Once the alleles for high and low allergenicity have been identified and their linkage phase in the parental cultivars is known, genotyping within a breeding program becomes useful. In this respect, it is worthwhile to investigate the allelic diversity of each Mal d 1 gene for the founders of a breeding program. We have indications that especially LG 16 is involved in allergenicity (Z.S. Gao et al., unpublished results). LG 16 also contains genes for taste of apple fruit, including the Ma gene for acidity (Maliepaard et al. 1998; King et al. 2000) and a major QTL for juiciness and crispness (King et al. 2000). However, these genes are at a 35-cM distance from the Mal d 1 cluster (Fig.3). This distance is large enough to allow frequent recombination, which opens ways to breeding of new cultivars for good taste and low allergenicity.

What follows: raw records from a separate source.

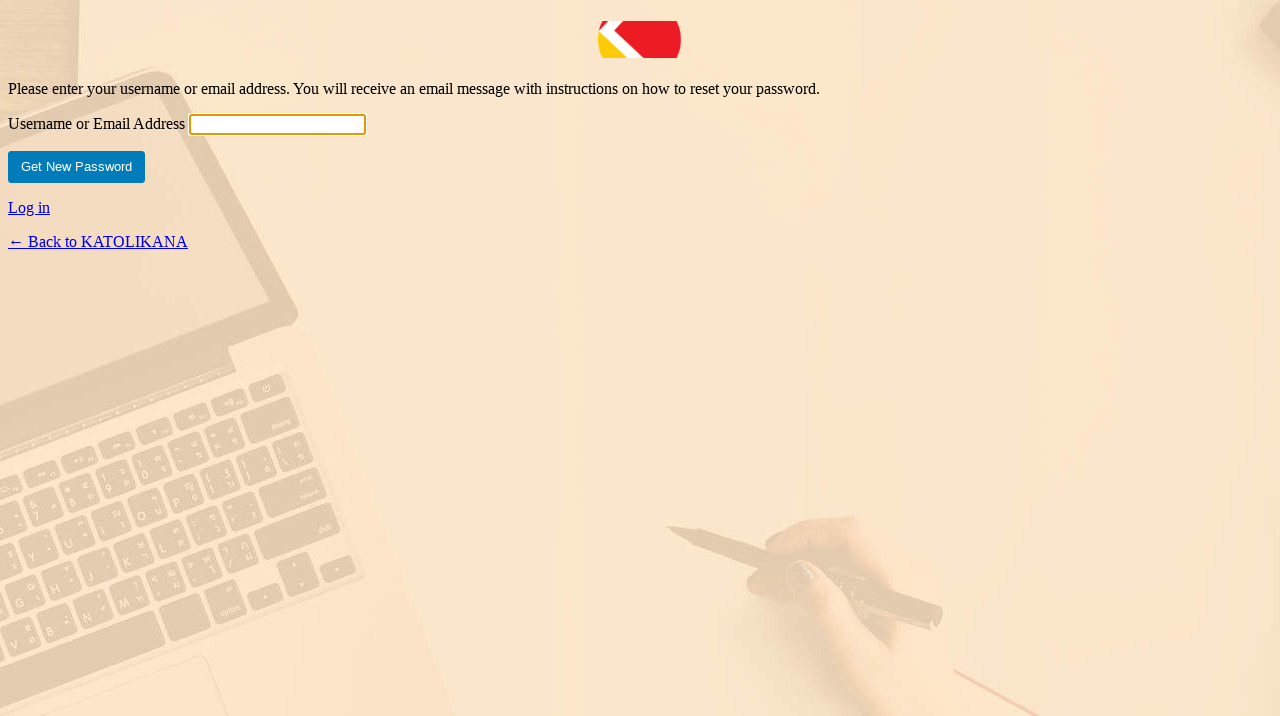

--- FILE ---
content_type: text/html; charset=UTF-8
request_url: https://www.katolikana.com/masukportal/?action=lostpassword&redirect_to=https%3A%2F%2Fwww.katolikana.com%2F2020%2F06%2F03%2Fkisah-saya-menikah-beda-agama-tak-sekalipun-kami-bertengkar-soal-agama%2F%3Freplytocom%3D446
body_size: 1011
content:
<!DOCTYPE html>
	<html lang="en-US">
	<head>
	<meta http-equiv="Content-Type" content="text/html; charset=UTF-8" />
	<title>Lost Password &lsaquo; KATOLIKANA &#8212; WordPress</title>
	<link rel='dns-prefetch' href='//s.w.org' />
<link rel='stylesheet' id='dashicons-css'  href='https://www.katolikana.com/wp-includes/css/dashicons.min.css?ver=5.5.17' type='text/css' media='all' />
<link rel='stylesheet' id='buttons-css'  href='https://www.katolikana.com/wp-includes/css/buttons.min.css?ver=5.5.17' type='text/css' media='all' />
<link rel='stylesheet' id='forms-css'  href='https://www.katolikana.com/wp-admin/css/forms.min.css?ver=5.5.17' type='text/css' media='all' />
<link rel='stylesheet' id='l10n-css'  href='https://www.katolikana.com/wp-admin/css/l10n.min.css?ver=5.5.17' type='text/css' media='all' />
<link rel='stylesheet' id='login-css'  href='https://www.katolikana.com/wp-admin/css/login.min.css?ver=5.5.17' type='text/css' media='all' />
<link rel='stylesheet' id='logincust_styles-css'  href='https://www.katolikana.com/wp-content/plugins/login-customizer/src/Customizer/Panel/Assets/CSS/customizer.css?ver=5.5.17' type='text/css' media='all' />
<style id='logincust_styles-inline-css' type='text/css'>
body.login {background-image: url(" https://www.katolikana.com/wp-content/uploads/2018/05/bgxa-login-katolikana.jpg ");}body.login div#login h1 a {background-image: url(" https://www.katolikana.com/wp-content/uploads/2018/05/login-logo-katolikana.png ");}#login form#loginform, #login form#registerform, #login form#lostpasswordform, #login form#resetpassform {}#login form#loginform .input, #login form#registerform .input, #login form#lostpasswordform .input, #login form#resetpassform .input {}#login form#loginform label, #login form#registerform label, #login form#lostpasswordform label, #login form#resetpassform label {}#login form#loginform .forgetmenot label, #login form#registerform .forgetmenot label, #login form#lostpasswordform .forgetmenot label {}#login form .submit .button {height: auto;}#login form .submit .button:hover, #login form .submit .button:focus {}
</style>
	<meta name='robots' content='noindex,noarchive' />
	<meta name='referrer' content='strict-origin-when-cross-origin' />
		<meta name="viewport" content="width=device-width" />
		</head>
	<body class="login no-js login-action-lostpassword wp-core-ui  locale-en-us">
	<script type="text/javascript">
		document.body.className = document.body.className.replace('no-js','js');
	</script>
		<div id="login">
		<h1><a href="https://wordpress.org/">KATOLIKANA</a></h1>
	<p class="message">Please enter your username or email address. You will receive an email message with instructions on how to reset your password.</p>

		<form name="lostpasswordform" id="lostpasswordform" action="https://www.katolikana.com/masukportal/?action=lostpassword" method="post">
			<p>
				<label for="user_login">Username or Email Address</label>
				<input type="text" name="user_login" id="user_login" class="input" value="" size="20" autocapitalize="off" />
			</p>
						<input type="hidden" name="redirect_to" value="https://www.katolikana.com/2020/06/03/kisah-saya-menikah-beda-agama-tak-sekalipun-kami-bertengkar-soal-agama/?replytocom=446" />
			<p class="submit">
				<input type="submit" name="wp-submit" id="wp-submit" class="button button-primary button-large" value="Get New Password" />
			</p>
		</form>

		<p id="nav">
			<a href="https://www.katolikana.com/masukportal/">Log in</a>
					</p>
				<p id="backtoblog"><a href="https://www.katolikana.com/">
		&larr; Back to KATOLIKANA		</a></p>
			</div>
			<script type="text/javascript">
		try{document.getElementById('user_login').focus();}catch(e){}
		if(typeof wpOnload=='function')wpOnload();
		</script>
			<div class="clear"></div>
	</body>
	</html>
	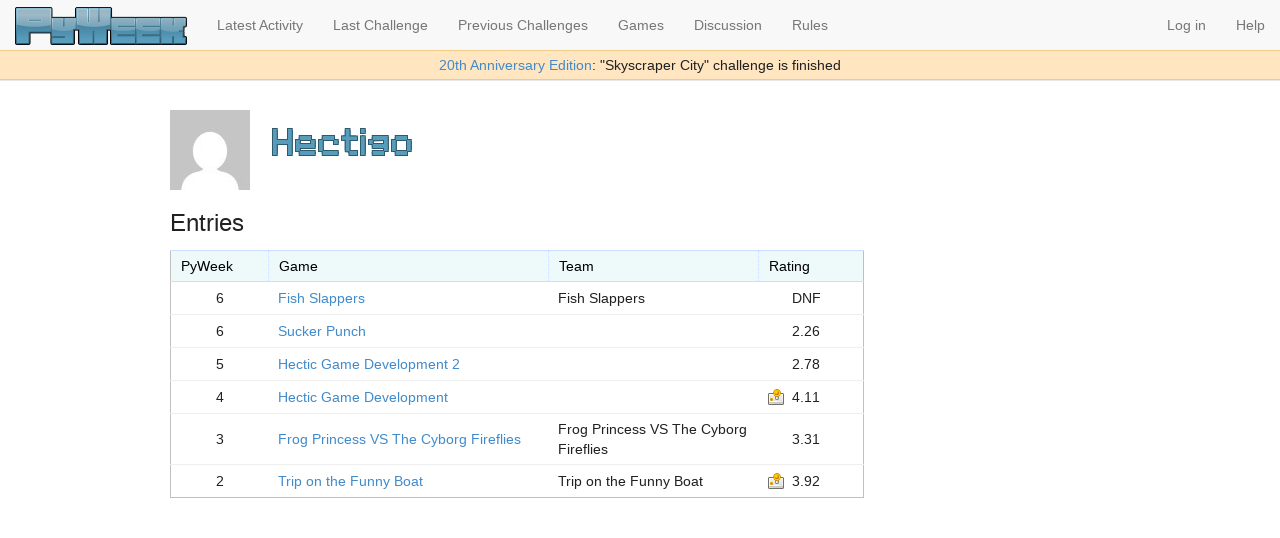

--- FILE ---
content_type: text/html; charset=utf-8
request_url: https://pyweek.org/u/Hectigo/
body_size: 2118
content:

<!DOCTYPE HTML>
<html lang="en">
<head>
    <meta http-equiv="Content-Type" content="text/html; charset=utf-8">
    <meta http-equiv="X-UA-Compatible" content="IE=edge">
    <meta name="viewport" content="width=device-width, initial-scale=1">

    <script type="text/javascript" src="//cdnjs.cloudflare.com/ajax/libs/jquery/2.1.1/jquery.min.js"></script>
    <link rel="stylesheet" href="//cdnjs.cloudflare.com/ajax/libs/twitter-bootstrap/3.2.0/css/bootstrap.min.css">
    <script type="text/javascript" src="//cdnjs.cloudflare.com/ajax/libs/twitter-bootstrap/3.2.0/js/bootstrap.min.js"></script>
    <script type="text/javascript" src="//cdnjs.cloudflare.com/ajax/libs/twitter-bootstrap/3.2.0/js/tooltip.min.js"></script>

    <link rel="stylesheet" href="/static/challenge.css" type="text/css">
    <link rel="alternate" type="application/rss+xml"
       title="PyWeek Diaries RSS feed" href="/d/feed/">
    <link rel="shortcut icon" href="/static/favicon.ico">

   <script src="/static/js/challenge.js" type="text/javascript"></script>
    
    <title>PyWeek - Hectigo</title>
    <script type="text/javascript">
jQuery(function ($) {
    $('a[data-toggle=tooltip]').tooltip();
});
    </script>
    
    
</head>

<body>
<nav class="navbar navbar-default navbar-fixed-top" role="navigation">
  <div class="container-fluid">
    <!-- Brand and toggle get grouped for better mobile display -->
    <div class="navbar-header">
      <button type="button" class="navbar-toggle" data-toggle="collapse" data-target="#bs-example-navbar-collapse-1">
        <span class="sr-only">Toggle navigation</span>
        <span class="icon-bar"></span>
        <span class="icon-bar"></span>
        <span class="icon-bar"></span>
      </button><a href="/"></a>
      <a class="navbar-brand" href="/"><img id="logo" alt="Pyweek" src="/static/pyweek-new.png" style="height: 38px"></a>
    </div>

    <!-- Collect the nav links, forms, and other content for toggling -->
    <div class="collapse navbar-collapse" id="bs-example-navbar-collapse-1">
      <ul class="nav navbar-nav">
            <li><a href="/latest/">Latest Activity</a></li>
            <li>
            <a href="/40/">
                    
                        Last Challenge
                     
                </a>
            </li>
            <li><a href="/challenges/">Previous Challenges</a></li>
            <li><a href="/all_games/">Games</a></li>
            <li><a href="/messages/">Discussion</a></li>
            <li><a href="https://pyweek.readthedocs.io/en/latest/rules.html">Rules</a></li>
      </ul>

      <ul class="nav navbar-nav navbar-right">
        
        <li><a href="/login/?next=/u/Hectigo/">Log in</a></li>
        
        
        <li><a href="https://pyweek.readthedocs.io/en/latest/">Help</a></li>
      </ul>
    </div><!-- /.navbar-collapse -->
  </div><!-- /.container-fluid -->

        
	<div id="flash" style="text-align: center; border-top: solid #ec8 1px; border-bottom: solid #ec8 1px; background-color: #ffe6c0; padding: 0.3em;">
		<a href="/40/">20th Anniversary Edition</a>: "Skyscraper City" challenge is finished
	</div>
	
</nav>

<div id="page">




<div id="content">






<h2><img class="gravatar" src="https://secure.gravatar.com/avatar/90936dab445a179310dd36a3deba24ef.jpg?s=80&amp;d=mm&amp;r=g" width="80" height="80" alt="" /> Hectigo</h2>









<h3>Entries</h3>
<table class="grid auto">
    <tr>
        <th>PyWeek</th>
        <th style="width: 20em">Game</th>
        <th style="width: 15em">Team</th>
        <th>Rating</th>
    </tr>

<tr>
    <td align="center">6</td>
    <td><a href="/e/fishslappers/">Fish Slappers</a></td>
    <td>Fish Slappers</td>
    <td>
        <span class="prize ">
        DNF</td>
        </span>
</tr>

<tr>
    <td align="center">6</td>
    <td><a href="/e/suckerpunch/">Sucker Punch</a></td>
    <td></td>
    <td>
        <span class="prize ">
        2.26</td>
        </span>
</tr>

<tr>
    <td align="center">5</td>
    <td><a href="/e/hectic2/">Hectic Game Development 2</a></td>
    <td></td>
    <td>
        <span class="prize ">
        2.78</td>
        </span>
</tr>

<tr>
    <td align="center">4</td>
    <td><a href="/e/Hectic/">Hectic Game Development</a></td>
    <td></td>
    <td>
        <span class="prize gold">
        4.11</td>
        </span>
</tr>

<tr>
    <td align="center">3</td>
    <td><a href="/e/Puskutraktori/">Frog Princess VS The Cyborg Fireflies</a></td>
    <td>Frog Princess VS The Cyborg Fireflies</td>
    <td>
        <span class="prize ">
        3.31</td>
        </span>
</tr>

<tr>
    <td align="center">2</td>
    <td><a href="/e/Pekuja/">Trip on the Funny Boat</a></td>
    <td>Trip on the Funny Boat</td>
    <td>
        <span class="prize gold">
        3.92</td>
        </span>
</tr>

</table>








</div> <!-- content -->

</div> <!-- page -->


<SCRIPT type="text/javascript">
$(document).ready(function(){
        $('li.headlink').hover(
                    function() { $('ul', this).css('display', 'block'); },
                                function() { $('ul', this).css('display',
                                'none'); });
                                    });
</SCRIPT>


<script type="text/javascript">
var gaJsHost = (("https:" == document.location.protocol) ? "https://ssl." : "http://www.");
document.write(unescape("%3Cscript src='" + gaJsHost + "google-analytics.com/ga.js' type='text/javascript'%3E%3C/script%3E"));
</script>
<script type="text/javascript">
var pageTracker = _gat._getTracker("UA-3679620-1");
pageTracker._initData();
pageTracker._trackPageview();
</script>
</body>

In conclusion, this research provides fundamental knowledge of the genomic sequences and linkage map position of the Mal d 1 gene family. Further investigation on allelic diversity of different Mal d 1 genes and their protein expression in various cultivars would be one more step toward determining the genetic causes for the difference in allergenicity among apple cultivars.